De heer Vendrik (GroenLinks): Voorzitter. Ik wens dat dit geen herhaling
wordt van het debat van twee weken geleden. Ik heb toen ook tegen de
staatssecretaris gezegd dat er naast alle formele, procedurele discussies --
 wie moet zich op welk moment met wie bemoeien en wanneer niet -- één
politiek feit is dat in dit debat een rol speelt. Dat politieke feit is dat
de Tweede Kamer dit voorjaar onjuist is geïnformeerd door de
verantwoordelijke bewindspersonen van het ministerie van EZ over de stand
der dingen rondom het softwareoctrooi.
Ik heb dat de vorige keer aangehaald en doe het bij dezen opnieuw. Ik vind
dat het een zekere verplichting met zich brengt. Ik doe opnieuw een beroep
op de staatssecretaris om een keer sjiek te zijn, zeker nu helder is dat,
wat twee weken geleden eigenlijk al duidelijk was, maar nog niet formeel
beslecht, de juridische commissie van het Europees Parlement in grote
meerderheid de Commissie opnieuw zal verzoeken om de Software-
octrooirichtlijn in eerste lezing bij het EP aanhangig te maken. Die wens
leeft in alle fracties van het Europees Parlement, ook bij de fractie van
het EVP, zeg ik tegen de heer Hessels. Ik heb vanochtend mijn Europese
collega nog gevraagd hoe het ligt bij de vrienden van de heer Hessels in
het Europees Parlement. Blijkens mijn informatie zijn die het tamelijk met
ons eens. Het Europees Parlement vindt wat hier is gebeurd niet goed. Twee
weken geleden ben ik al ingegaan op de omstandigheid van de uitbreiding en
de betekenis voor de tien nieuwe Lidstaten die eigenlijk voor een fait
accompli zijn gesteld. Ik zal dit nu niet nog eens zeggen, maar ik
constateer als politiek feit dat het Europees Parlement dringend behoefte
heeft aan heropening van het debat in eerste lezing.

*GEGEVENSBLOK*:
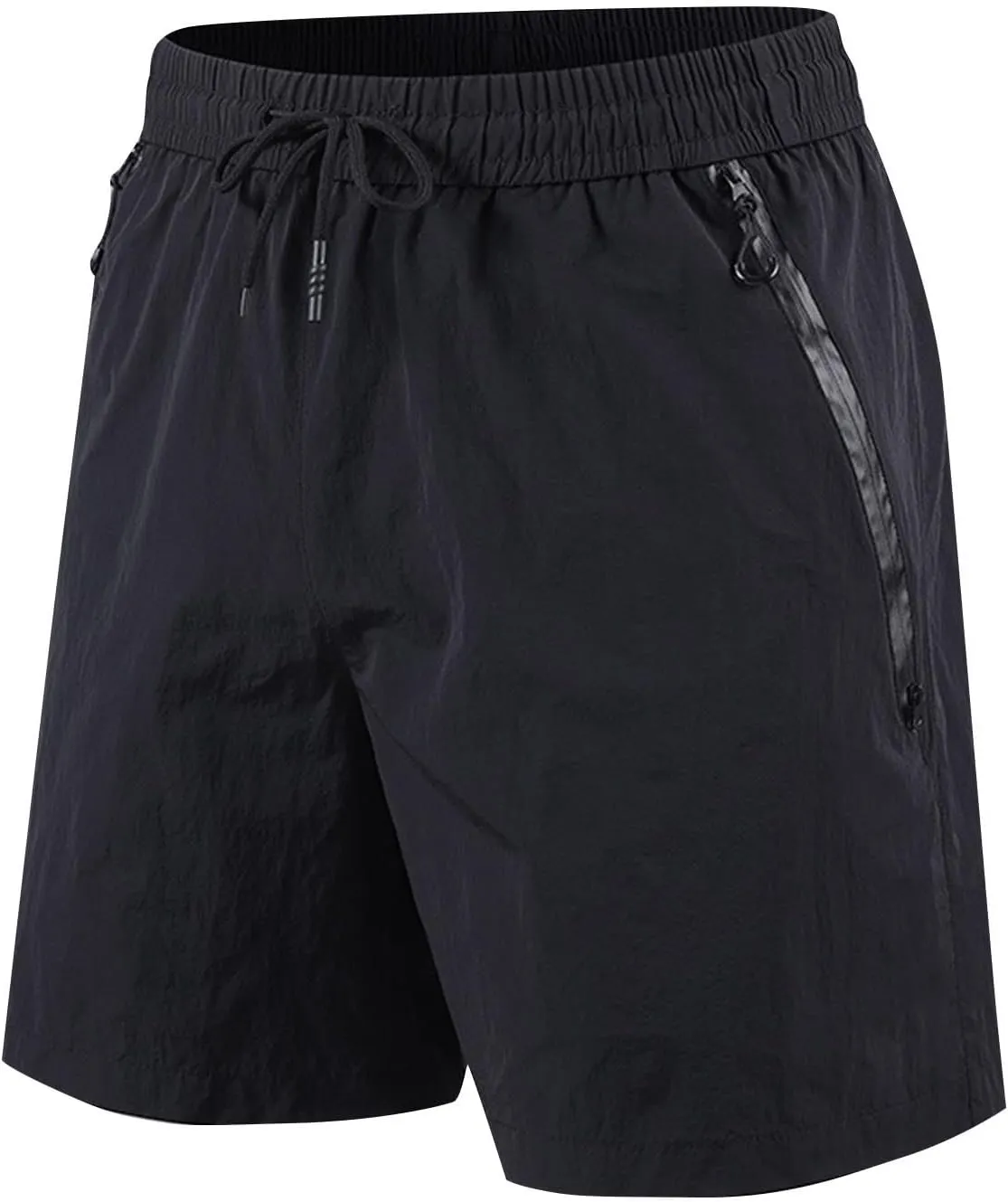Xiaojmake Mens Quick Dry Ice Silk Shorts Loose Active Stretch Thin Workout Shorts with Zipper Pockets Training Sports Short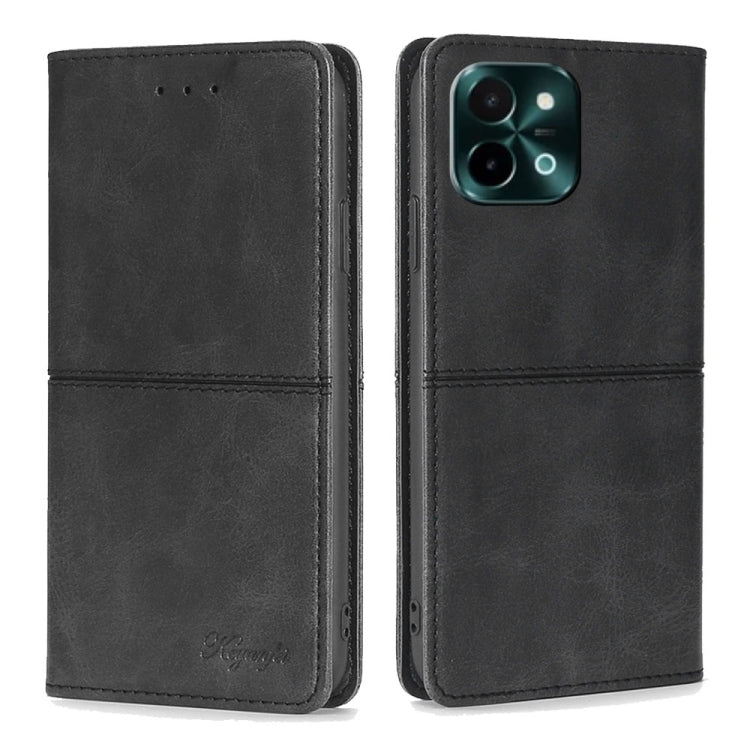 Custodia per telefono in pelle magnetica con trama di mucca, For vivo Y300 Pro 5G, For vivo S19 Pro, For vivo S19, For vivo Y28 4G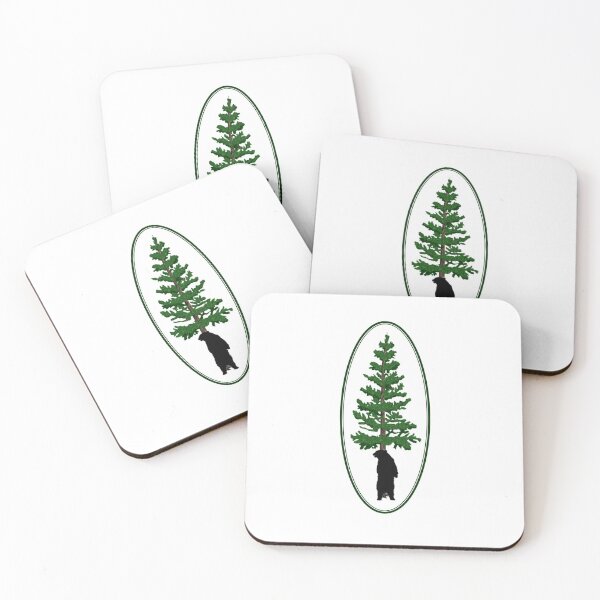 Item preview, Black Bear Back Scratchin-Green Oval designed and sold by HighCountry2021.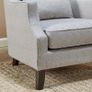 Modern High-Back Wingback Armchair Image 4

*LEZEN EN TOEPASSEN*:
**a)** Kloppen de volgende uitspraken met de oefentekst? (i) De Tweede Kamer is dit voorjaar juist geïnformeerd over het softwareoctrooi. (ii) De wens tot heropening van het debat leeft ook bij de fractie van het EVP. (iii) De spreker gaat nu opnieuw in op de uitbreiding met de tien nieuwe Lidstaten. Antwoord per uitspraak met ja of nee en citeer de woorden uit de tekst die de doorslag geven.
**b)** Schrijf alstublieft het deel van de oefentekst over, beginnend bij "De heer Vendrik" en eindigend bij "rondom het softwareoctrooi.", en hernoem daarin "staatssecretaris" tot "minister".

*UITWERKINGEN*:
**a)**
(i) Nee: "de Tweede Kamer dit voorjaar onjuist is geïnformeerd"
(ii) Ja: "ook bij de fractie van het EVP"
(iii) Nee: "Ik zal dit nu niet nog eens zeggen"

**b)**
De heer Vendrik (GroenLinks): Voorzitter. Ik wens dat dit geen herhaling
wordt van het debat van twee weken geleden. Ik heb toen ook tegen de
minister gezegd dat er naast alle formele, procedurele discussies --
 wie moet zich op welk moment met wie bemoeien en wanneer niet -- één
politiek feit is dat in dit debat een rol speelt. Dat politieke feit is dat
de Tweede Kamer dit voorjaar onjuist is geïnformeerd door de
verantwoordelijke bewindspersonen van het ministerie van EZ over de stand
der dingen rondom het softwareoctrooi.